Ecosyste.ms: Awesome

An open API service indexing awesome lists of open source software.

Awesome Lists | Featured Topics | Projects

https://github.com/dmis-lab/biobert

Bioinformatics'2020: BioBERT: a pre-trained biomedical language representation model for biomedical text mining
https://github.com/dmis-lab/biobert

Last synced: 25 days ago
JSON representation

Bioinformatics'2020: BioBERT: a pre-trained biomedical language representation model for biomedical text mining

Awesome Lists containing this project

README

        

# BioBERT
This repository provides the code for fine-tuning BioBERT, a biomedical language representation model designed for biomedical text mining tasks such as biomedical named entity recognition, relation extraction, question answering, etc.
Please refer to our paper [BioBERT: a pre-trained biomedical language representation model for biomedical text mining](http://doi.org/10.1093/bioinformatics/btz682) for more details.
This project is done by [DMIS-Lab](https://dmis.korea.ac.kr).

## Download
We provide five versions of pre-trained weights. Pre-training was based on the [original BERT code](https://github.com/google-research/bert) provided by Google, and training details are described in our paper. Currently available versions of pre-trained weights are as follows ([SHA1SUM](http://nlp.dmis.korea.edu/projects/biobert-2020-checkpoints/sha1sum.html)):

* **[BioBERT-Base v1.2 (+ PubMed 1M)](https://huggingface.co/dmis-lab/biobert-base-cased-v1.2)** - trained in the same way as BioBERT-Base v1.1 but includes LM head, which can be useful for probing (available in PyTorch)
* **[BioBERT-Large v1.1 (+ PubMed 1M)](http://nlp.dmis.korea.edu/projects/biobert-2020-checkpoints/biobert_large_v1.1_pubmed.tar.gz)** - based on BERT-large-Cased (custom 30k vocabulary), [NER/QA Results](https://github.com/dmis-lab/biobert/wiki/BioBERT-Large-Results)
* **[BioBERT-Base v1.1 (+ PubMed 1M)](http://nlp.dmis.korea.edu/projects/biobert-2020-checkpoints/biobert_v1.1_pubmed.tar.gz)** - based on BERT-base-Cased (same vocabulary), [Results in the Paper](http://doi.org/10.1093/bioinformatics/btz682)
* **[BioBERT-Base v1.0 (+ PubMed 200K)](http://nlp.dmis.korea.edu/projects/biobert-2020-checkpoints/biobert_v1.0_pubmed.tar.gz)** - based on BERT-base-Cased (same vocabulary), [Results in the Paper](http://doi.org/10.1093/bioinformatics/btz682)
* **[BioBERT-Base v1.0 (+ PMC 270K)](http://nlp.dmis.korea.edu/projects/biobert-2020-checkpoints/biobert_v1.0_pmc.tar.gz)** - based on BERT-base-Cased (same vocabulary), [Results in the Paper](http://doi.org/10.1093/bioinformatics/btz682)
* **[BioBERT-Base v1.0 (+ PubMed 200K + PMC 270K)](http://nlp.dmis.korea.edu/projects/biobert-2020-checkpoints/biobert_v1.0_pubmed_pmc.tar.gz)** - based on BERT-base-Cased (same vocabulary), [Results in the Paper](http://doi.org/10.1093/bioinformatics/btz682)
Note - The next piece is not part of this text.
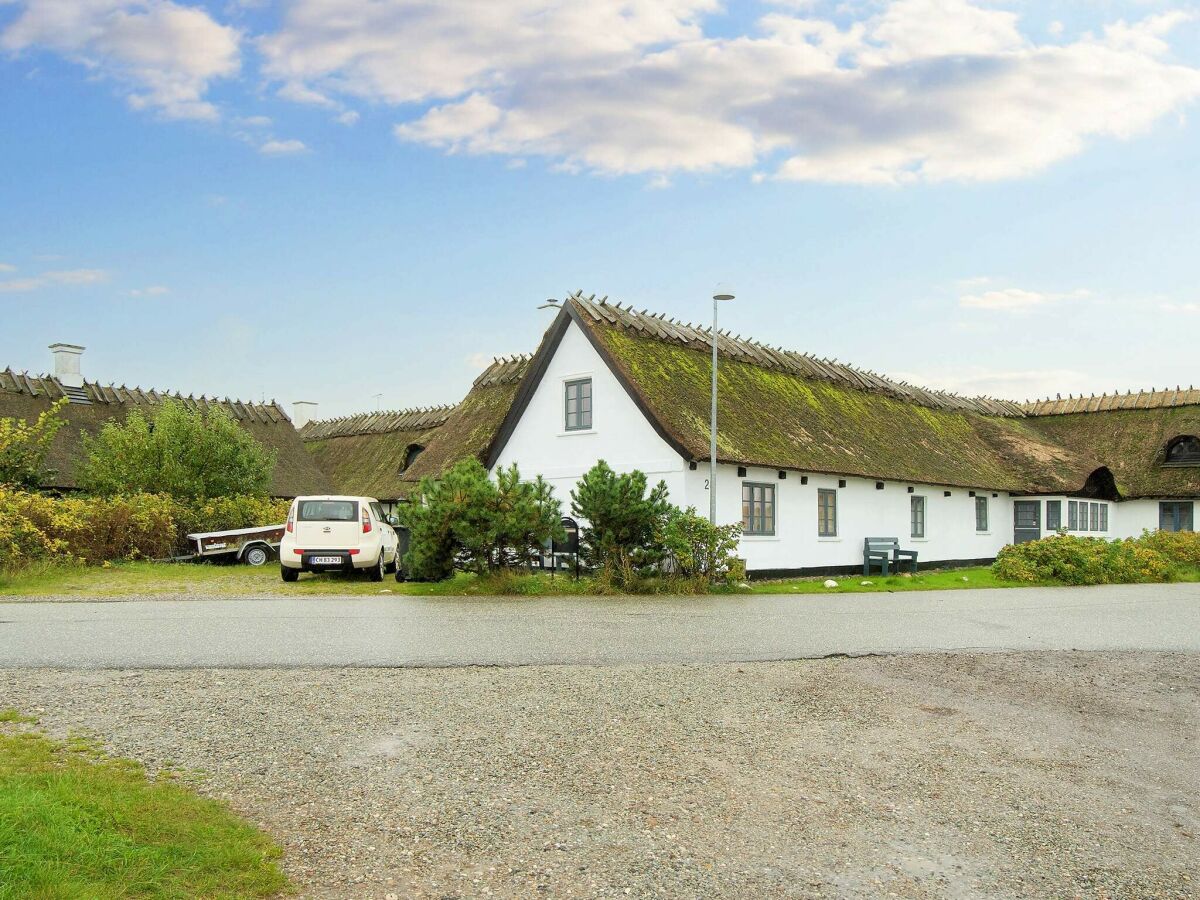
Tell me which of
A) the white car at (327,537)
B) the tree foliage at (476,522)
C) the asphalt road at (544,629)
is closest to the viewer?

Note that the performances of v1.0 and v1.1 base models (BioBERT-Base v1.0, BioBERT-Base v1.1) are reported in the paper.
Alternately, you can download pre-trained weights from [here](https://github.com/naver/biobert-pretrained/releases)

## Installation
Sections below describe the installation and the fine-tuning process of BioBERT based on Tensorflow 1 (python version <= 3.7).
For PyTorch version of BioBERT, you can check out [this repository](https://github.com/dmis-lab/biobert-pytorch).
If you are not familiar with coding and just want to recognize biomedical entities in your text using BioBERT, please use [this tool](https://bern.korea.ac.kr) which uses BioBERT for multi-type NER and normalization.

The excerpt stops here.